What’s more, where this does exist as a dataset it’s not only expensive, and tied up in restrictive proprietary licences, it’s also Black Box Data – that is, data that you just have to take on trust, without knowing where it came from, or how recently it was retrieved. This, despite the fact that most of this data comes from official sources, either from data held by company registers, from various regulatory data, or from company’s statutory filings.
This is pretty much exactly the sweet spot for open data – pulling together data from different sources, maintaining the provenance, and increasing access for the benefit of all.
So we were delighted when the Alfred P Sloan Foundation last year gave OpenCorporates a grant to build an open data version of this dataset, and since late last year we’ve been working hard on tackling this problem.
Today, we’re excited to publicly launch three things:
1. An open data corporate network platform
The most important part is a new platform for collecting, collating and allowing access to different types of corporate relationship data – subsidiary data, parent company data, and shareholding data. This means that governments around the world (and companies too) can publish corporate network data and they can be combined in a single open-data repository, for a more complete picture. We think this is a game-changer, as it not only allows seamless, lightweight co-operation, but will identify errors and contradictions. We’ll be blogging about the platform in more details over the coming weeks, but it’s been a genuinely hard computer-science problem that has resulted in some really innovative work.
2. Three key initial datasets
To test out this platform we’ve ingested three large corporate network datasets, which combined give a much better picture than any individual ones could. These three datasets were chosen because they have significant amounts of data, pose different challenges, and say subtlely different things.
The shareholder data from the New Zealand company register, for example, is granular and up to date, and if you have API access is available as data. It talks about parental control, often to very granular data, and importing this data allows you to see not just shareholders (which you can also see on the NZ Companies House pages) but also what companies are owned by another company (which you can’t).

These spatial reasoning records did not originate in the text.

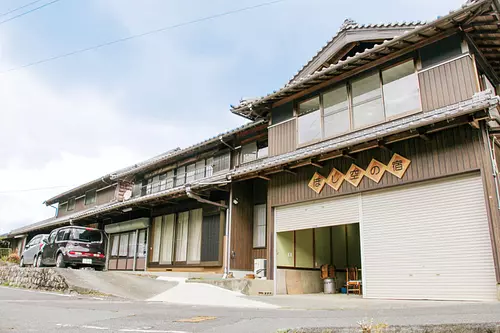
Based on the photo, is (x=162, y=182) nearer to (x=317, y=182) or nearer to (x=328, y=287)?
(x=328, y=287)

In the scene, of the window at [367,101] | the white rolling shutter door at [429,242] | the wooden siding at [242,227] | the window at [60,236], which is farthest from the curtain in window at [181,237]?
the window at [367,101]

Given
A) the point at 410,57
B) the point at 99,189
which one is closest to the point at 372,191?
the point at 410,57

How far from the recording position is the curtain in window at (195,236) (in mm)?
14984

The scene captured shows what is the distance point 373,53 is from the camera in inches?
392

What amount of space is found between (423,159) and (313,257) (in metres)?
5.81

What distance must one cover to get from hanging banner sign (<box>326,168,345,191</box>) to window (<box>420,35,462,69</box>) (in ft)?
10.8

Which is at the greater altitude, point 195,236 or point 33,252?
point 195,236

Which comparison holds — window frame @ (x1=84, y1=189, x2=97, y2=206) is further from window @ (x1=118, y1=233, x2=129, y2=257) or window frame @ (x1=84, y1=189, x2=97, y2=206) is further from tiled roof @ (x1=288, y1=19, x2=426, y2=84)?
tiled roof @ (x1=288, y1=19, x2=426, y2=84)

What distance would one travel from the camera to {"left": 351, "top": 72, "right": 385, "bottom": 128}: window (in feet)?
33.5

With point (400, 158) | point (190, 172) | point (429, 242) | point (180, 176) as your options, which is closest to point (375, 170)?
point (400, 158)

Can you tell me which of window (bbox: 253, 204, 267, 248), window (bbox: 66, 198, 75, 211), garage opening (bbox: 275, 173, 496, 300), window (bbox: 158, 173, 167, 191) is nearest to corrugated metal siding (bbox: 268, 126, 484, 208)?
garage opening (bbox: 275, 173, 496, 300)

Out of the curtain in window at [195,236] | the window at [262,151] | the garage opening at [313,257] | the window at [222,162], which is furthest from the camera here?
the window at [222,162]

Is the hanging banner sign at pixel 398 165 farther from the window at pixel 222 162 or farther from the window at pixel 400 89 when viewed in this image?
the window at pixel 222 162

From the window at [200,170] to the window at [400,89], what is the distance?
9.10m
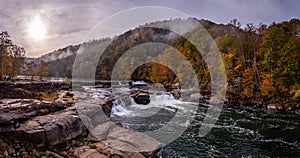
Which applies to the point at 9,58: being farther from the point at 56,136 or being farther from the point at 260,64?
the point at 260,64

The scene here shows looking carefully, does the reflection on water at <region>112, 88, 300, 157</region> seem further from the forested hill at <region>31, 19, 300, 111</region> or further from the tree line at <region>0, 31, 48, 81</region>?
the tree line at <region>0, 31, 48, 81</region>

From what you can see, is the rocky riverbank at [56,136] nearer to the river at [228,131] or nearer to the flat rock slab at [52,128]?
the flat rock slab at [52,128]

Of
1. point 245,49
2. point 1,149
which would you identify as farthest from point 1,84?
point 245,49

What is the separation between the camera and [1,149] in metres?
7.00

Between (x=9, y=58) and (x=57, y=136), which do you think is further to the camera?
(x=9, y=58)

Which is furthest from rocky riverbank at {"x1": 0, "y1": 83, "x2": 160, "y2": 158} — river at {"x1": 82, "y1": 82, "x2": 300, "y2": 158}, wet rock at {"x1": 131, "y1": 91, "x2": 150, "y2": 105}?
wet rock at {"x1": 131, "y1": 91, "x2": 150, "y2": 105}

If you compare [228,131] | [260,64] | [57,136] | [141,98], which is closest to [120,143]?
[57,136]

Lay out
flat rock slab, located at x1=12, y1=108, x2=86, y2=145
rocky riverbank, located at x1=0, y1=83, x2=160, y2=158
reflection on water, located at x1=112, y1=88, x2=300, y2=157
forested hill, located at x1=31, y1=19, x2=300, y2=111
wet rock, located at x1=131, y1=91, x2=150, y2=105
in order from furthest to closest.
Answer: wet rock, located at x1=131, y1=91, x2=150, y2=105, forested hill, located at x1=31, y1=19, x2=300, y2=111, reflection on water, located at x1=112, y1=88, x2=300, y2=157, flat rock slab, located at x1=12, y1=108, x2=86, y2=145, rocky riverbank, located at x1=0, y1=83, x2=160, y2=158

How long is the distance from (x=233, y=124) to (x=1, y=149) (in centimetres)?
1530

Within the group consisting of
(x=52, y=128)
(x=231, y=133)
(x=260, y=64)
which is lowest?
(x=231, y=133)

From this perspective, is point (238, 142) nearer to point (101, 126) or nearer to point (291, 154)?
point (291, 154)

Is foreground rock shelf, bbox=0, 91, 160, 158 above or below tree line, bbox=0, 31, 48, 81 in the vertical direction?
below

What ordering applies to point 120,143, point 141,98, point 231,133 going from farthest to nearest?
point 141,98, point 231,133, point 120,143

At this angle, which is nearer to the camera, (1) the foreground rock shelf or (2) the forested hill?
(1) the foreground rock shelf
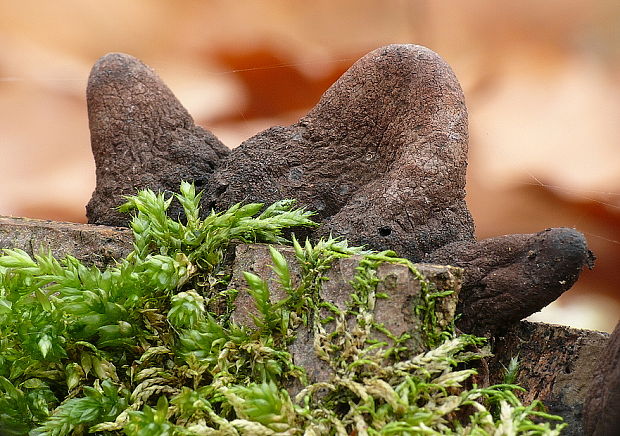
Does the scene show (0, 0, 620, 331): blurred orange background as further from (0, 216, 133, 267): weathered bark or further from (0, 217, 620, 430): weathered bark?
(0, 216, 133, 267): weathered bark

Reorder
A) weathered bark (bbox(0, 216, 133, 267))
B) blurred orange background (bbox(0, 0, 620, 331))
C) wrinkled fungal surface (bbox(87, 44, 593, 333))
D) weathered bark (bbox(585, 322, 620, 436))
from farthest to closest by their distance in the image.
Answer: blurred orange background (bbox(0, 0, 620, 331)), weathered bark (bbox(0, 216, 133, 267)), wrinkled fungal surface (bbox(87, 44, 593, 333)), weathered bark (bbox(585, 322, 620, 436))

And it’s throwing up some interesting examples, of which more in a later blog post.
The data from the Federal Reserve’s National Information Center is also fairly up to date, but is (for the biggest banks) locked away in horrendous PDFs and talks about companies controlled by other companies.
The data from the 10-K and 20-F filings from the US Securities and Exchange Commission is the most problematic of all, being published once a year, as arbitrary text (pretty shocking in the 21st century for this still to be the case), and talks about ‘significant subsidiaries’.
Again we’ll be blogging further about these datasets in the future – what they mean, what they don’t mean, where we’ve found errors and problems, and what inferences you can draw.
We’ll also be adding more datasets in the future, and would love to hear from company registers who want to become more transparent by publishing shareholding information as open data, from banking regulators who’d like to have their bank network data included (and hence combined with other banking regulator’s data), and from corporations who’d like to publish their corporate networks as open data. Drop us a line at email@example.com.
3. An example of the power of this dataset.
We think just pulling the data together as open data is pretty cool, and that many of the best uses will come from other users (we’re going to include the data in the next version of our API in a couple of weeks). But we’ve built in some network visualisations to allow the information to be explored. Check out Barclays Bank PLC, Pearson PLC, The Gap or Starbucks.
We also worked together with our friends at Kiln to do a rather cool visualization based on the data for the six biggest US banks, and in particular showing the complexity of the networks by geographic region, and just how long the control chains are. If you’re interested in doing other visualizations, and can’t wait for the data to be included in the API, just drop us a line.
What’s next? More datasets, more features, and also crowdsourcing features for adding, fixing, and improving the data. If you want to be an alpha tester of the crowdsourcing features, email us at firstname.lastname@example.org
Finally, it’s worth stressing what this is, and what this isn’t. This isn’t every companies’ corporate network, or even every large corporation’s network. It’s still a subset of that. That’s true of every corporate network database, even the most expensive proprietary ones.
Nor is it error-free. In fact we know it will contain errors, as all large datasets will, particularly ones from disparate, difficult-to-extract sources such as corporate network information. But the power of this platform, and of open data itself, is it makes those errors visible to a wider audience, allowing them to be identified and fixed, used to improve the quality of the underlying data.